For centuries, Jewish culture has been identified by the never-ending hora dance, accompanied by accordion players and klezmer bands. The terms “cool” and “Jewish” have never quite seemed to go together.

In the past several years though, Jews around the world have taken cool into their own hands, creating a Judaism dressed in bling-bling and rapping to the music of 50 Shekel.

The trend of expressing Jewish pride originated in music and has spread to clothing and media.

Israeli music has been able to keep up with the styles of American music, shifting from the folk music of Naomi Shemer in the 1960s to MTV-esque music in the 1990s. Only recently has Israel been able to match America’s latest hip-hop trend with musicians such as Subliminal and 50 Shekel.

These musicians, decked out in gold, could pass for any American rapper. Look closer, though, and it’s not difficult to see the giant Stars of David and Chai necklaces dangling from their necks.

Pride for Jewish rap has spread to Jewish teenagers worldwide, but only in America have Jews created a new line of hip, chic and Jewish clothing.

A year and a half ago, Jason Saft, 26, of New York, catalyzed a new line of clothing, which combined Jewish humor with modern trends. He created a clothing line that individuals of all religions ate up: Jewcy.

“People were coming up to me on the street, Jews and non-Jews, saying ‘I have to have that shirt,’” Saft told the Los Angeles Times.

Saft’s idea became so popular that Urban Outfitters, a chic clothing store, used the theme of Jewish pride by producing T-shirts boldly shouting, “Everybody Loves a Nice Jewish Boy.”

Chosencouture.com, a newly organized company designed to showcase Jewish pride and tradition, has created a line of clothing with phrases such as “Challah Back” and “Yo Semite” plastered across T-shirts in order to add humor to Jewish tradition.

“I think those shirts are a great way to get kids to like and appreciate their heritage,” said Crissy Cutrone, a junior government and politics major. “Sometimes I think those shirts go a little overboard, crossing the line of sacrilege.”

But this new trend doesn’t stop at music and clothing; the media has grabbed hold of the idea, extending its humor far beyond the borders of what is appropriate.

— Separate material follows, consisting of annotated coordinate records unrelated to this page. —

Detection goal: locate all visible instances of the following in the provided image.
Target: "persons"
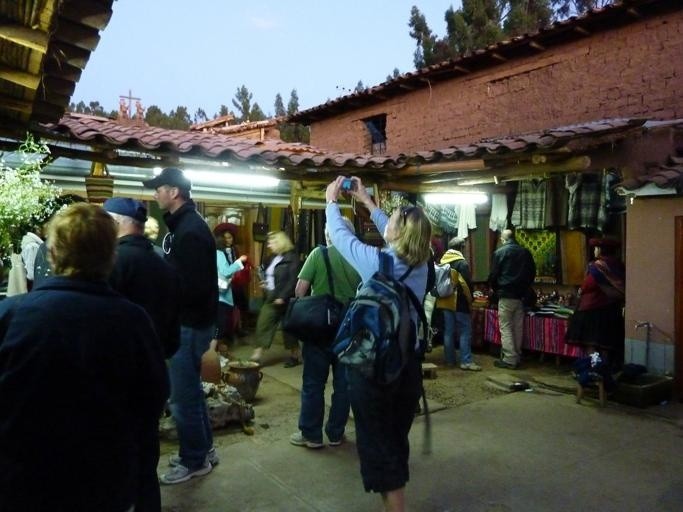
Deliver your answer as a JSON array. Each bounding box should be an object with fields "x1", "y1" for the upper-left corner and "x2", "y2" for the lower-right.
[
  {"x1": 143, "y1": 215, "x2": 166, "y2": 260},
  {"x1": 21, "y1": 221, "x2": 45, "y2": 293},
  {"x1": 289, "y1": 216, "x2": 362, "y2": 448},
  {"x1": 143, "y1": 167, "x2": 220, "y2": 485},
  {"x1": 103, "y1": 196, "x2": 182, "y2": 359},
  {"x1": 565, "y1": 239, "x2": 625, "y2": 397},
  {"x1": 435, "y1": 237, "x2": 484, "y2": 370},
  {"x1": 246, "y1": 229, "x2": 303, "y2": 369},
  {"x1": 487, "y1": 229, "x2": 536, "y2": 370},
  {"x1": 209, "y1": 230, "x2": 248, "y2": 346},
  {"x1": 324, "y1": 175, "x2": 437, "y2": 512},
  {"x1": 0, "y1": 201, "x2": 170, "y2": 511},
  {"x1": 214, "y1": 223, "x2": 253, "y2": 340}
]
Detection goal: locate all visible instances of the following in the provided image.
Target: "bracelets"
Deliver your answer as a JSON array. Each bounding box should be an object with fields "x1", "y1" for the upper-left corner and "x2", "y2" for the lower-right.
[{"x1": 327, "y1": 200, "x2": 336, "y2": 207}]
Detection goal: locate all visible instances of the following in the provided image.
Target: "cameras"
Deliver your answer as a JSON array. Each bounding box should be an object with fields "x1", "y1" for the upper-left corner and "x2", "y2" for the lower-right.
[{"x1": 340, "y1": 178, "x2": 354, "y2": 190}]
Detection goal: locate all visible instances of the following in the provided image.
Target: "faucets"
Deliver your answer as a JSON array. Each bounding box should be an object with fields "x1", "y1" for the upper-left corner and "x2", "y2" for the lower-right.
[{"x1": 635, "y1": 322, "x2": 647, "y2": 330}]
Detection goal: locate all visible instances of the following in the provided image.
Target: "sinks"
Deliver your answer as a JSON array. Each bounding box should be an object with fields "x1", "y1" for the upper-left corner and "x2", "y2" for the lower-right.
[{"x1": 611, "y1": 370, "x2": 674, "y2": 410}]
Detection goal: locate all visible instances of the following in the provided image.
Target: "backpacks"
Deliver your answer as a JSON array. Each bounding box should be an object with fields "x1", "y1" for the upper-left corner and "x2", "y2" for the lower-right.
[
  {"x1": 332, "y1": 271, "x2": 421, "y2": 387},
  {"x1": 430, "y1": 262, "x2": 456, "y2": 298}
]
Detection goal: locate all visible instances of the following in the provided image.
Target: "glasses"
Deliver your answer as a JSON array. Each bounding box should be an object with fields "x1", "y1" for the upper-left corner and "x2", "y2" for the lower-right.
[{"x1": 399, "y1": 204, "x2": 419, "y2": 224}]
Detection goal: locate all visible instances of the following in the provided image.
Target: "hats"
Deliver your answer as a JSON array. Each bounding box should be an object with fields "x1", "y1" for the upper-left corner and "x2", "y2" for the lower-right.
[
  {"x1": 102, "y1": 195, "x2": 148, "y2": 222},
  {"x1": 587, "y1": 236, "x2": 618, "y2": 249},
  {"x1": 142, "y1": 167, "x2": 191, "y2": 188},
  {"x1": 213, "y1": 223, "x2": 240, "y2": 235}
]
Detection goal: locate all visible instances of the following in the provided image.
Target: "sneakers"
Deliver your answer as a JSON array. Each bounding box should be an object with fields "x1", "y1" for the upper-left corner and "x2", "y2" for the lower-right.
[
  {"x1": 494, "y1": 358, "x2": 518, "y2": 370},
  {"x1": 284, "y1": 355, "x2": 300, "y2": 367},
  {"x1": 159, "y1": 456, "x2": 212, "y2": 484},
  {"x1": 247, "y1": 358, "x2": 263, "y2": 367},
  {"x1": 289, "y1": 430, "x2": 323, "y2": 448},
  {"x1": 326, "y1": 432, "x2": 344, "y2": 446},
  {"x1": 168, "y1": 446, "x2": 220, "y2": 465},
  {"x1": 459, "y1": 360, "x2": 483, "y2": 371},
  {"x1": 445, "y1": 361, "x2": 456, "y2": 368}
]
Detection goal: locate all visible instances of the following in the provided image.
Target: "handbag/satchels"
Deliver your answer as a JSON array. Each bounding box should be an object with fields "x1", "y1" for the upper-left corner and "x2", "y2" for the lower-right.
[
  {"x1": 250, "y1": 221, "x2": 270, "y2": 242},
  {"x1": 217, "y1": 271, "x2": 231, "y2": 292},
  {"x1": 278, "y1": 290, "x2": 344, "y2": 340},
  {"x1": 521, "y1": 284, "x2": 537, "y2": 306}
]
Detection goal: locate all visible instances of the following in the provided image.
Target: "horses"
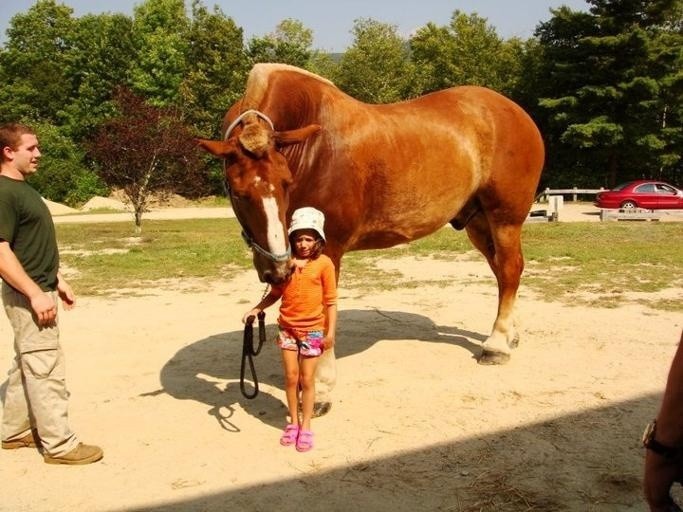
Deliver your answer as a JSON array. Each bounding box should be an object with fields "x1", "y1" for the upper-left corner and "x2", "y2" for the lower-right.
[{"x1": 195, "y1": 59, "x2": 551, "y2": 421}]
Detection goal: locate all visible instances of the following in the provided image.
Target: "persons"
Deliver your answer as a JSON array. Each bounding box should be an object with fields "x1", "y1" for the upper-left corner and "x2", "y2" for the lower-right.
[
  {"x1": 642, "y1": 327, "x2": 683, "y2": 512},
  {"x1": 240, "y1": 204, "x2": 338, "y2": 453},
  {"x1": 1, "y1": 120, "x2": 106, "y2": 466}
]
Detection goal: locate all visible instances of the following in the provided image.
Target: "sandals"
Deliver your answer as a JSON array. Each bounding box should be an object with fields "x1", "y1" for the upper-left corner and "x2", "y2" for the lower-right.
[
  {"x1": 280, "y1": 423, "x2": 299, "y2": 447},
  {"x1": 296, "y1": 431, "x2": 313, "y2": 452}
]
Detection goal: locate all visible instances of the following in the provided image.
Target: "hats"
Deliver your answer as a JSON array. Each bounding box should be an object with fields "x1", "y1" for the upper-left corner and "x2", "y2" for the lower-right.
[{"x1": 287, "y1": 206, "x2": 327, "y2": 243}]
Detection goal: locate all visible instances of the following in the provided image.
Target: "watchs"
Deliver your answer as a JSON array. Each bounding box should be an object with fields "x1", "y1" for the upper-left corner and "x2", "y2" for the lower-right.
[{"x1": 640, "y1": 417, "x2": 671, "y2": 456}]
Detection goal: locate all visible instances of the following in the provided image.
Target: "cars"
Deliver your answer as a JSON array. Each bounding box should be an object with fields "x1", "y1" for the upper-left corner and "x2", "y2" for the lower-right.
[{"x1": 596, "y1": 180, "x2": 682, "y2": 209}]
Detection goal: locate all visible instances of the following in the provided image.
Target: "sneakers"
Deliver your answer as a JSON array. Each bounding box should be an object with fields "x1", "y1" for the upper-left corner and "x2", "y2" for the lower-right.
[
  {"x1": 1, "y1": 428, "x2": 42, "y2": 449},
  {"x1": 42, "y1": 442, "x2": 103, "y2": 465}
]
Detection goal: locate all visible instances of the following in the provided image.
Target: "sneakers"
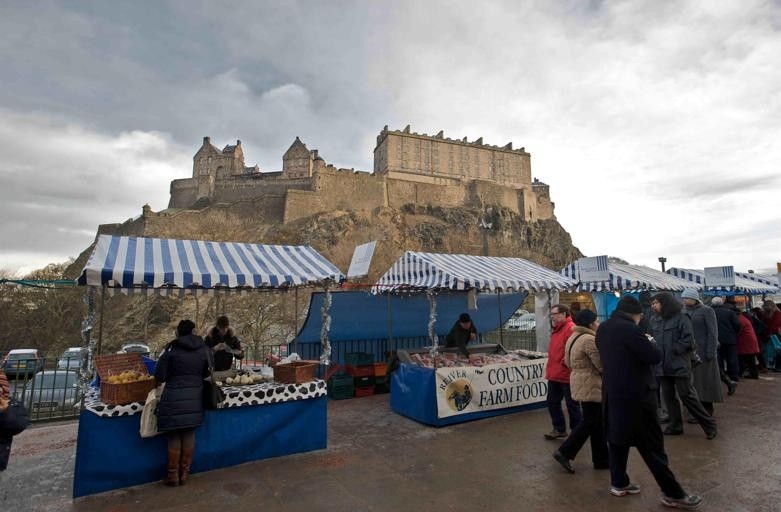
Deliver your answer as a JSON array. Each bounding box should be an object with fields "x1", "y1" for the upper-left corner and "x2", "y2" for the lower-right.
[
  {"x1": 544, "y1": 428, "x2": 567, "y2": 438},
  {"x1": 660, "y1": 492, "x2": 703, "y2": 508},
  {"x1": 554, "y1": 448, "x2": 576, "y2": 473},
  {"x1": 661, "y1": 367, "x2": 779, "y2": 440},
  {"x1": 609, "y1": 483, "x2": 644, "y2": 497}
]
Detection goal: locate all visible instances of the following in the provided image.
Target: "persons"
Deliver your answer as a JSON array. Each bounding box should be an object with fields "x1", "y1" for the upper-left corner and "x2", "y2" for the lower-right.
[
  {"x1": 446, "y1": 313, "x2": 479, "y2": 357},
  {"x1": 0, "y1": 369, "x2": 13, "y2": 470},
  {"x1": 203, "y1": 314, "x2": 244, "y2": 370},
  {"x1": 155, "y1": 317, "x2": 210, "y2": 486}
]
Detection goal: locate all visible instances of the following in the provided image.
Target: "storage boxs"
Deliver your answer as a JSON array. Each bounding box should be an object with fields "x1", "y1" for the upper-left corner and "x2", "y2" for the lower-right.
[{"x1": 324, "y1": 350, "x2": 391, "y2": 401}]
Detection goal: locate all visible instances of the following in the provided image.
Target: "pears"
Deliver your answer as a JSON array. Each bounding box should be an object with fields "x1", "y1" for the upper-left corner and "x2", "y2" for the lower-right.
[
  {"x1": 217, "y1": 374, "x2": 262, "y2": 387},
  {"x1": 109, "y1": 371, "x2": 154, "y2": 384}
]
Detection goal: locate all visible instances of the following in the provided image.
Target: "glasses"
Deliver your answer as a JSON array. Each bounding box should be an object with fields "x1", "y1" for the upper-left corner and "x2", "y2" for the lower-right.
[{"x1": 549, "y1": 311, "x2": 562, "y2": 315}]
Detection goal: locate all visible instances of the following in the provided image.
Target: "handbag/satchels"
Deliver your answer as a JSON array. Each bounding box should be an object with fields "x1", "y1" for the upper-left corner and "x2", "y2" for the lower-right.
[
  {"x1": 140, "y1": 383, "x2": 167, "y2": 437},
  {"x1": 1, "y1": 399, "x2": 29, "y2": 434},
  {"x1": 203, "y1": 376, "x2": 227, "y2": 404}
]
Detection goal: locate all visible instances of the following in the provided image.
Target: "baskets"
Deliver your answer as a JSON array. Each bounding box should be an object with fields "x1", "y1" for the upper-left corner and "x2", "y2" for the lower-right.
[
  {"x1": 99, "y1": 375, "x2": 157, "y2": 406},
  {"x1": 273, "y1": 362, "x2": 315, "y2": 383}
]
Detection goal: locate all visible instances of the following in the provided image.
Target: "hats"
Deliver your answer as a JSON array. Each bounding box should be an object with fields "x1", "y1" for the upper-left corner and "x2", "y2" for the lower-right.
[
  {"x1": 711, "y1": 296, "x2": 724, "y2": 307},
  {"x1": 574, "y1": 310, "x2": 596, "y2": 325},
  {"x1": 617, "y1": 296, "x2": 643, "y2": 315},
  {"x1": 681, "y1": 289, "x2": 700, "y2": 300}
]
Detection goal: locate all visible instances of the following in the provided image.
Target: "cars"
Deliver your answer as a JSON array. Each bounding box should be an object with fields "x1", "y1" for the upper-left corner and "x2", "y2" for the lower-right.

The Jewish magazine, Heeb: The New Jew Review, started two years ago with the task of proclaiming Jewish pride, and Comedy Central recently aired “The Hebrew Hammer,” a spoof on Jewish rituals and culture.

Though Heeb has proven successful among Jewish teens, it is drawing criticism from the Anti-Defamation League. Kenneth Jacobson, the ADL's associate national director, said the magazine's goal of “reaching out to young, disaffected Jews is a very nice idea,” but its name is “not very constructive,” according to the Jerusalem Post.

The editor of Heeb has said the name is a way of reclaiming an ethnic slur, in the same way that some gay people now use the term ‘queer’ to describe themselves.

“I really do believe there is something profound and exciting going on right now with young Jews who are trying to connect with Judaism in thoroughly untraditional and in thoroughly new ways,” Joshua Neuman, Heeb’s publisher and editor, told the Los Angeles Times.









Rabbi’s Daughters sells tees and tanks with kitschy Yiddish words on them.